* [TEXT PROVIDED]:
Organometallic gold(III) compounds are introduced here as a valuable addition to the toolkit of metal-based systems apt at facilitating selenium arylation, with applications spanning from synthetic chemistry to selenoprotein modification. By combining multinuclear NMR, LC–MS and DFT we show that the compound [Au(bnpy)Cl2] enables the arylation of diselenides and selenols present in small molecules, peptides, and proteins via a redox-based mechanism.

Abstract

A low pKa (5.2), high polarizable volume (3.8 Å), and proneness to oxidation under ambient conditions make selenocysteine (Sec, U) a unique, natural reactive handle present in most organisms across all domains of life. Sec modification still has untapped potential for site-selective protein modification and probing. Herein we demonstrate the use of a cyclometalated gold(III) compound, [Au(bnpy)Cl2], in the arylation of diselenides of biological significance, with a scope covering small molecule models, peptides, and proteins using a combination of multinuclear NMR (including 77Se NMR), and LC–MS. Diphenyl diselenide (Ph−Se)2 and selenocystine, (Sec)2, were used for reaction optimization. This approach allowed us to demonstrate that an excess of diselenide (Au/Se−Se) and an increasing water percentage in the reaction media enhance both the conversion and kinetics of the C−Se coupling reaction, a combination that makes the reaction biocompatible. The C−Se coupling reaction was also shown to happen for the diselenide analogue of the cyclic peptide vasopressin ((Se−Se)-AVP), and the Bos taurus glutathione peroxidase (GPx1) enzyme in ammonium acetate (2 mM, pH=7.0). The reaction mechanism, studied by DFT revealed a redox-based mechanism where the C−Se coupling is enabled by the reductive elimination of the cyclometalated Au(III) species into Au(I).

Conflict of interests

The authors declare no conflict of interest.

Data Availability Statement

The data that support the findings of this study are available in the supplementary material of this article.

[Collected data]
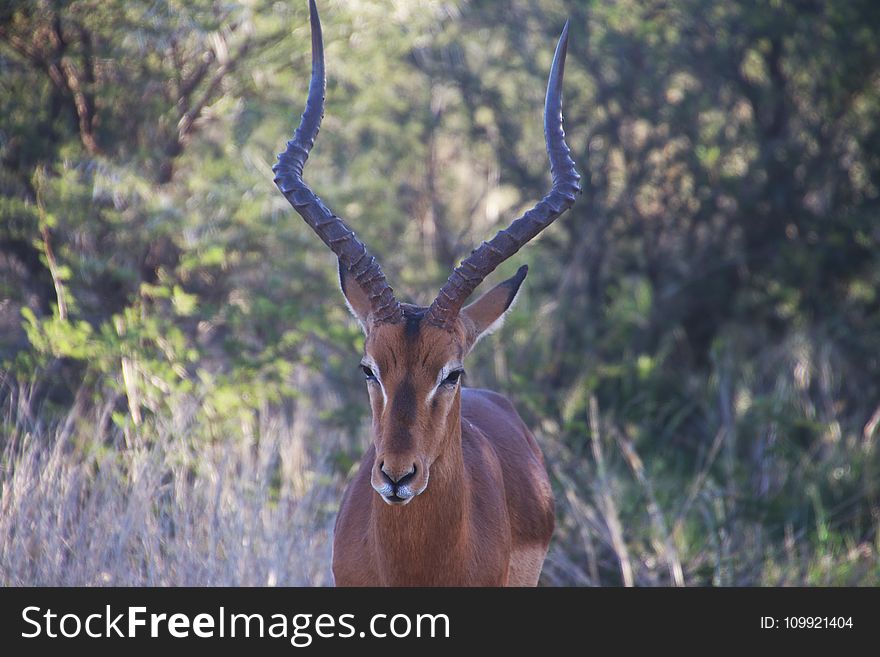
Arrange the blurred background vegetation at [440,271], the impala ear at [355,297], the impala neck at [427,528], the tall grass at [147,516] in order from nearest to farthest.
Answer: the impala neck at [427,528], the impala ear at [355,297], the tall grass at [147,516], the blurred background vegetation at [440,271]

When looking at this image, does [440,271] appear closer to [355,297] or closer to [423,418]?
[355,297]

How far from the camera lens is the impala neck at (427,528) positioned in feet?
16.0

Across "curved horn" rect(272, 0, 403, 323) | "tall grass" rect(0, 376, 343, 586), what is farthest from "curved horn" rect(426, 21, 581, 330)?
"tall grass" rect(0, 376, 343, 586)

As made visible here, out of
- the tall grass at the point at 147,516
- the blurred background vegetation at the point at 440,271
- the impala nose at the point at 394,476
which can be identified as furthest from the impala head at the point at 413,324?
the blurred background vegetation at the point at 440,271

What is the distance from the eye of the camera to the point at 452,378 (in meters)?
4.82

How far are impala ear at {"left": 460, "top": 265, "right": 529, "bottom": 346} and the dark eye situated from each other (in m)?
0.41

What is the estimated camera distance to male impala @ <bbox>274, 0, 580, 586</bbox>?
462cm

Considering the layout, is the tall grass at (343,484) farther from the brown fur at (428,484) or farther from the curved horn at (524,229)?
the curved horn at (524,229)

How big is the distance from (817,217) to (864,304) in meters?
1.12

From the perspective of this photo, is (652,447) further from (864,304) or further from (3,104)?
(3,104)

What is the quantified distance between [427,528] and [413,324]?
933 mm

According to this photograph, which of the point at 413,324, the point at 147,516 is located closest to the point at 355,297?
the point at 413,324

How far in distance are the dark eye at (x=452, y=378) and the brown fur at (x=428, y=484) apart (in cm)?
3
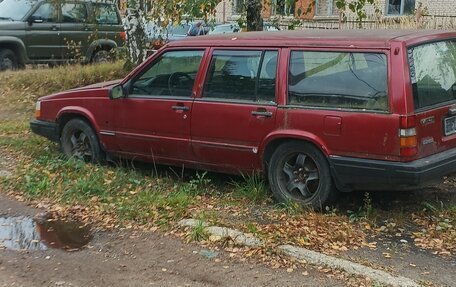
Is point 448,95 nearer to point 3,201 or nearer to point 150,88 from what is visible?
point 150,88

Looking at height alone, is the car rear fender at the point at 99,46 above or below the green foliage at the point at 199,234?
above

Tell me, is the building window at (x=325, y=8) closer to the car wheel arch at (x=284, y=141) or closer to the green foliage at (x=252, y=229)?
the car wheel arch at (x=284, y=141)

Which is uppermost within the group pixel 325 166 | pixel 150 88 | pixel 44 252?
pixel 150 88

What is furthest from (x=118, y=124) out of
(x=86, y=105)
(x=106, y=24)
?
(x=106, y=24)

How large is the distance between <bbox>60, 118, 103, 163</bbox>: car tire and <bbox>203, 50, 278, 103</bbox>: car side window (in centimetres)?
179

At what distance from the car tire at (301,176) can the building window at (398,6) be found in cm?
1743

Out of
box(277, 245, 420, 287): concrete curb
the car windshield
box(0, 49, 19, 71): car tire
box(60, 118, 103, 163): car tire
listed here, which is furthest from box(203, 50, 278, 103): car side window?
the car windshield

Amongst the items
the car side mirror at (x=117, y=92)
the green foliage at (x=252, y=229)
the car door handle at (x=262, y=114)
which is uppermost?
the car side mirror at (x=117, y=92)

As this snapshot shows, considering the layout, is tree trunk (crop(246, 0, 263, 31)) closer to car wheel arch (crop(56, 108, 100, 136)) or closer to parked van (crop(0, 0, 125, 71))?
car wheel arch (crop(56, 108, 100, 136))

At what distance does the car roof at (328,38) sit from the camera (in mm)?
5246

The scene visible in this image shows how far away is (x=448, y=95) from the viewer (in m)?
5.55

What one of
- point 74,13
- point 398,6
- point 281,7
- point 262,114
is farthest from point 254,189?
point 398,6

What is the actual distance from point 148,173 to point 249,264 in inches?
111

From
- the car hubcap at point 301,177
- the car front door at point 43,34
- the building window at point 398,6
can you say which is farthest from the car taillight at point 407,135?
the building window at point 398,6
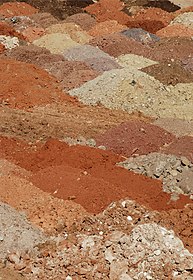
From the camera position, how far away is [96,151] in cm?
1531

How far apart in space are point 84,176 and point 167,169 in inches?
80.0

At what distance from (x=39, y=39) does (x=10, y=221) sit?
17.5 meters

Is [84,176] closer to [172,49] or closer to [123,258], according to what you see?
[123,258]

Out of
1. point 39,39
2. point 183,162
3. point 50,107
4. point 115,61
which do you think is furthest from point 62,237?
point 39,39

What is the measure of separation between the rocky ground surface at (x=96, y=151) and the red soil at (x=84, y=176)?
3 cm

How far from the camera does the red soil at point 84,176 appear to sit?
12.6 m

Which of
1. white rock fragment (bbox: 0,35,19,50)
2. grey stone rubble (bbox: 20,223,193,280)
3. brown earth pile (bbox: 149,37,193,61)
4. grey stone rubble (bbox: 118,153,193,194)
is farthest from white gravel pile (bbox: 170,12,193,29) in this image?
grey stone rubble (bbox: 20,223,193,280)

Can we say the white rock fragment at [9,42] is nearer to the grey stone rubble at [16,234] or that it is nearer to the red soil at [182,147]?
the red soil at [182,147]

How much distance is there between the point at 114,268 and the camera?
408 inches

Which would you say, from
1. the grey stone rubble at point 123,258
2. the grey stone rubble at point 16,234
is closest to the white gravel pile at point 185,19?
the grey stone rubble at point 16,234

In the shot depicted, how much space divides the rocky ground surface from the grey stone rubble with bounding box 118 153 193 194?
0.03 metres

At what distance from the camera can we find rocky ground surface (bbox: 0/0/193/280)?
419 inches

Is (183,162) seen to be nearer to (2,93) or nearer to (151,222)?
(151,222)

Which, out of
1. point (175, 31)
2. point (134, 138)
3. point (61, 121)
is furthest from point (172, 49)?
point (134, 138)
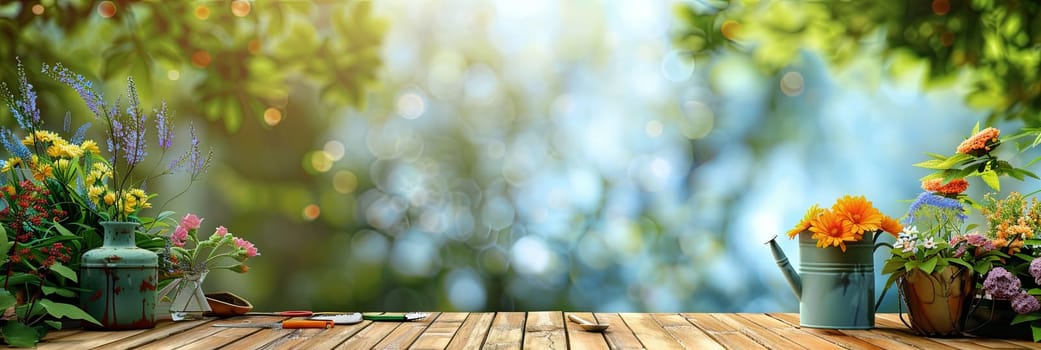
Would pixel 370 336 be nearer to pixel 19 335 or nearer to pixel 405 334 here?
pixel 405 334

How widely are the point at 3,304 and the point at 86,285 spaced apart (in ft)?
1.06

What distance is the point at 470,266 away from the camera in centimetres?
320

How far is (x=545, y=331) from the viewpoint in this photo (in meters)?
2.40

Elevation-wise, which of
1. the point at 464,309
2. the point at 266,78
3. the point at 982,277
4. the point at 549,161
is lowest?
the point at 464,309

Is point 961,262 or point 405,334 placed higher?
point 961,262

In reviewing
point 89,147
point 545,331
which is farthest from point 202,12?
point 545,331

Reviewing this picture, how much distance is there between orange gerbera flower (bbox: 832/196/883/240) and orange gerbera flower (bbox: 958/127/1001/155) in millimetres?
331

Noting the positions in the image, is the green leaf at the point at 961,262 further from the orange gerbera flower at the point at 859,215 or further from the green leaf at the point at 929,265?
the orange gerbera flower at the point at 859,215

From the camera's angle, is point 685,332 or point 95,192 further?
point 95,192

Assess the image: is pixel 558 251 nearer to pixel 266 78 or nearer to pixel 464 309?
pixel 464 309

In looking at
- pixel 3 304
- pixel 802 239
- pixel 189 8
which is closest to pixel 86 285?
pixel 3 304

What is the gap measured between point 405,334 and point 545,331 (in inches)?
14.7

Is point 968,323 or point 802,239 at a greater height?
point 802,239

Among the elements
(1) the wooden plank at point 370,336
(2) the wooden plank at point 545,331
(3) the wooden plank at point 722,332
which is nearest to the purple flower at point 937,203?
(3) the wooden plank at point 722,332
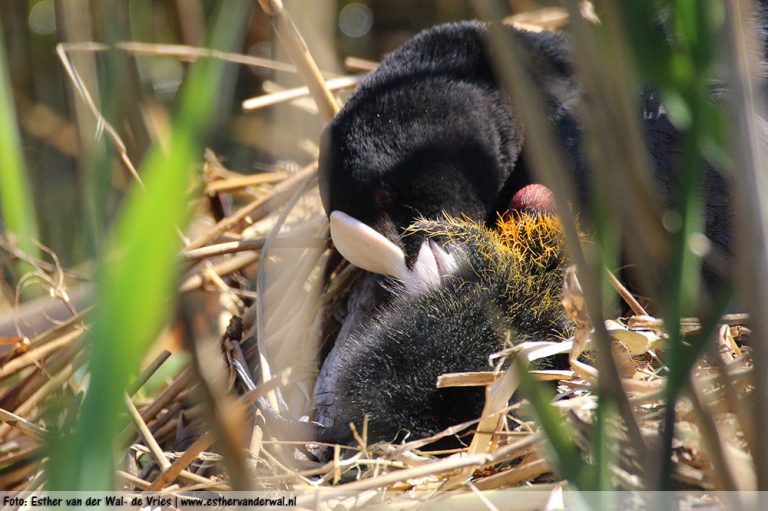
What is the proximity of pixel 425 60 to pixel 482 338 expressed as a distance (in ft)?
3.16

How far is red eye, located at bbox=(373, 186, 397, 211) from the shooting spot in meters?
2.13

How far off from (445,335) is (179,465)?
495 mm

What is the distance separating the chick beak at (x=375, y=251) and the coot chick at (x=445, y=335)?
84mm

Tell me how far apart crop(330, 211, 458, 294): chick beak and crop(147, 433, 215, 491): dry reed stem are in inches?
24.1

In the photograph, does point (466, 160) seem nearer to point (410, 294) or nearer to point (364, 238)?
point (364, 238)

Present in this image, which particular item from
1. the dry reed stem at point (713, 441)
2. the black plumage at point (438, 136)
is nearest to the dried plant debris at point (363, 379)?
the dry reed stem at point (713, 441)

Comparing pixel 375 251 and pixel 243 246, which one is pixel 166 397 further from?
pixel 375 251

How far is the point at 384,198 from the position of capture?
84.6 inches

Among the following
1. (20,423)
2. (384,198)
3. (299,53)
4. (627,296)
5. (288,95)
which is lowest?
(20,423)

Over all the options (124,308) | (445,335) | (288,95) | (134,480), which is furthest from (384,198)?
(124,308)

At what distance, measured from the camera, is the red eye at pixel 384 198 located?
7.00 feet

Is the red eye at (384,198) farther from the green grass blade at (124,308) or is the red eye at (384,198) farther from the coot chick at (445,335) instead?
the green grass blade at (124,308)

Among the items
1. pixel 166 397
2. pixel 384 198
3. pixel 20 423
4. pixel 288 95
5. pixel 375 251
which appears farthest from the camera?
pixel 288 95

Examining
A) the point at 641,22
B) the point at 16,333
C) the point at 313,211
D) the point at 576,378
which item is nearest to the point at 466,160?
the point at 313,211
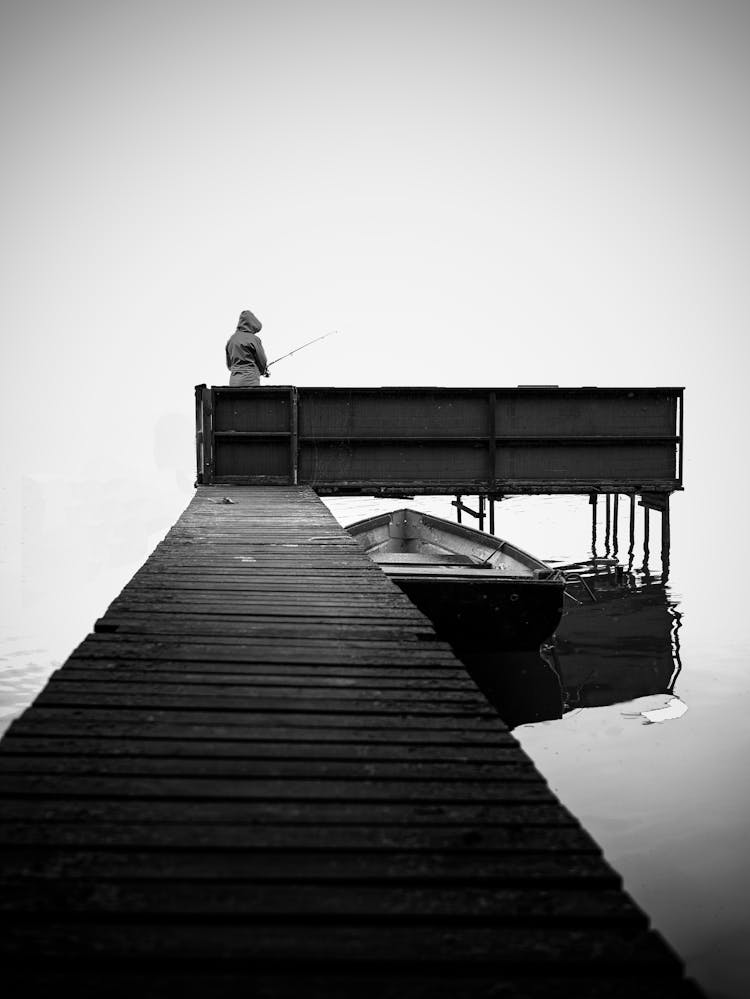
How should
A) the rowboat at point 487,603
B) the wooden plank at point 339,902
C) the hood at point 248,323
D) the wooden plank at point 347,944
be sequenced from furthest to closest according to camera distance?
the hood at point 248,323 → the rowboat at point 487,603 → the wooden plank at point 339,902 → the wooden plank at point 347,944

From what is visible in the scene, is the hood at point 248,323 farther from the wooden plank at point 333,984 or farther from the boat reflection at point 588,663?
the wooden plank at point 333,984

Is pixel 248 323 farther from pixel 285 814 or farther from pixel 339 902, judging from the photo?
pixel 339 902

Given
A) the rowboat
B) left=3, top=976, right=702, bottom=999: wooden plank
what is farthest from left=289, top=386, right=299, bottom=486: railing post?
left=3, top=976, right=702, bottom=999: wooden plank

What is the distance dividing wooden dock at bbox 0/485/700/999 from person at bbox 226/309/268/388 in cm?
1166

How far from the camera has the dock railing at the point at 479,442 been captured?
1567cm

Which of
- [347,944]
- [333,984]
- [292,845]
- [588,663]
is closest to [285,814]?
[292,845]

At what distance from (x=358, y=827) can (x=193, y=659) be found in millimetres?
1907

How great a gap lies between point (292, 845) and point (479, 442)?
45.4 ft

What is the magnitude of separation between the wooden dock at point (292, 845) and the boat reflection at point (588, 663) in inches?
196

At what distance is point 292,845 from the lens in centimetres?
232

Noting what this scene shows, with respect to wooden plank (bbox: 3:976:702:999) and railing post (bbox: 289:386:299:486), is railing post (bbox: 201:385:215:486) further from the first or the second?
wooden plank (bbox: 3:976:702:999)

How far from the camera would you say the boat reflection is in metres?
8.86

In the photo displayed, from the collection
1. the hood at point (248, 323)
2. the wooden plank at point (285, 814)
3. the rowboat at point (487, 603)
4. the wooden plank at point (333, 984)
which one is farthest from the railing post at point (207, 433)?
the wooden plank at point (333, 984)

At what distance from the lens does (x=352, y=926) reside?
1.97 meters
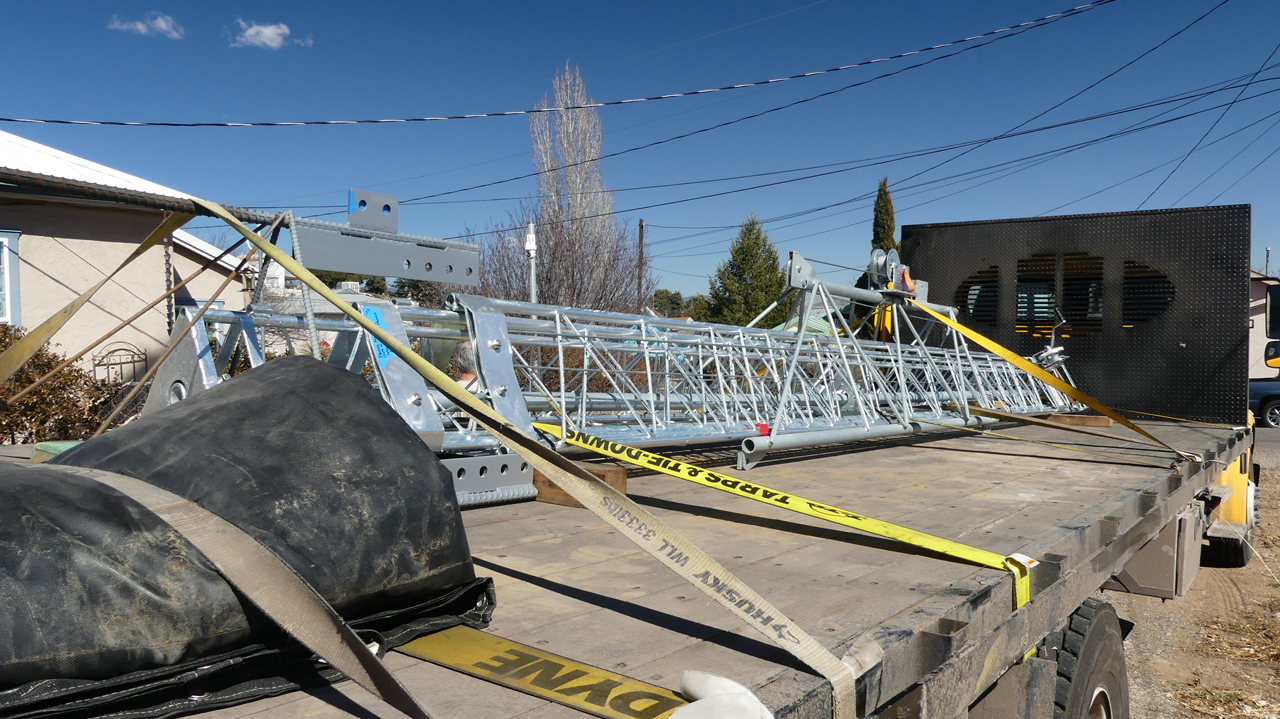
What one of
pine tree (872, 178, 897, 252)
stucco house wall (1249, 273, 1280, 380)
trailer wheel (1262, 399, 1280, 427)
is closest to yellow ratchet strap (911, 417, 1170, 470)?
trailer wheel (1262, 399, 1280, 427)

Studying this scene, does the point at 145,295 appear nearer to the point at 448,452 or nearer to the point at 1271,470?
the point at 448,452

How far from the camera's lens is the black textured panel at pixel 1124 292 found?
776 cm

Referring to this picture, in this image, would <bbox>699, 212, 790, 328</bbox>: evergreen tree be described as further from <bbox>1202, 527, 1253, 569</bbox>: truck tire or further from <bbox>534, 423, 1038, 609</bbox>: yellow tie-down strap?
<bbox>534, 423, 1038, 609</bbox>: yellow tie-down strap

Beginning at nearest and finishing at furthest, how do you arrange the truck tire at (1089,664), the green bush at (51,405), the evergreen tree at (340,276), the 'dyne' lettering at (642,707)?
the 'dyne' lettering at (642,707) → the truck tire at (1089,664) → the evergreen tree at (340,276) → the green bush at (51,405)

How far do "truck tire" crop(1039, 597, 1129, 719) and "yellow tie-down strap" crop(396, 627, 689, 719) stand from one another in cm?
191

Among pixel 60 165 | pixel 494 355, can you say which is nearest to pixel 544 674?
pixel 494 355

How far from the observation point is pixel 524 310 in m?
4.24

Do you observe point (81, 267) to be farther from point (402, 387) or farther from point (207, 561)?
point (207, 561)

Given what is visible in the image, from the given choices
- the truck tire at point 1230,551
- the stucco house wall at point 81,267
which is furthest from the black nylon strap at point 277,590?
the stucco house wall at point 81,267

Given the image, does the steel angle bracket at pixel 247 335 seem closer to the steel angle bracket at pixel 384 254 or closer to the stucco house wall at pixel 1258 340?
the steel angle bracket at pixel 384 254

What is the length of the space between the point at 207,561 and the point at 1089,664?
302 centimetres

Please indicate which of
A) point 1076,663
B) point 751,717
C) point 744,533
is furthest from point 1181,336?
point 751,717

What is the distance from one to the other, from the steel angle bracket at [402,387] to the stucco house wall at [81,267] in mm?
9548

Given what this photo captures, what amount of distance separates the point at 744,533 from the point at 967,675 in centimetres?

* [PROBLEMS TO WORK ON]:
A. Answer these questions about the text on gold(III) selenium arylation:
(i) What pKa does it give for selenocysteine?
(ii) Which enzyme was the C−Se coupling reaction also shown to happen for?
(iii) Where are the data supporting the findings said to be available?
B. Update the text on gold(III) selenium arylation: write out everything from "Conflict of interests" down to "of this article.", with "supplementary material" replaced by "online repository".

* [RESPONSE LIST]:
A.
(i) 5.2
(ii) The Bos taurus glutathione peroxidase (GPx1) enzyme
(iii) In the supplementary material of the article

B.
Conflict of interests

The authors declare no conflict of interest.

Data Availability Statement

The data that support the findings of this study are available in the online repository of this article.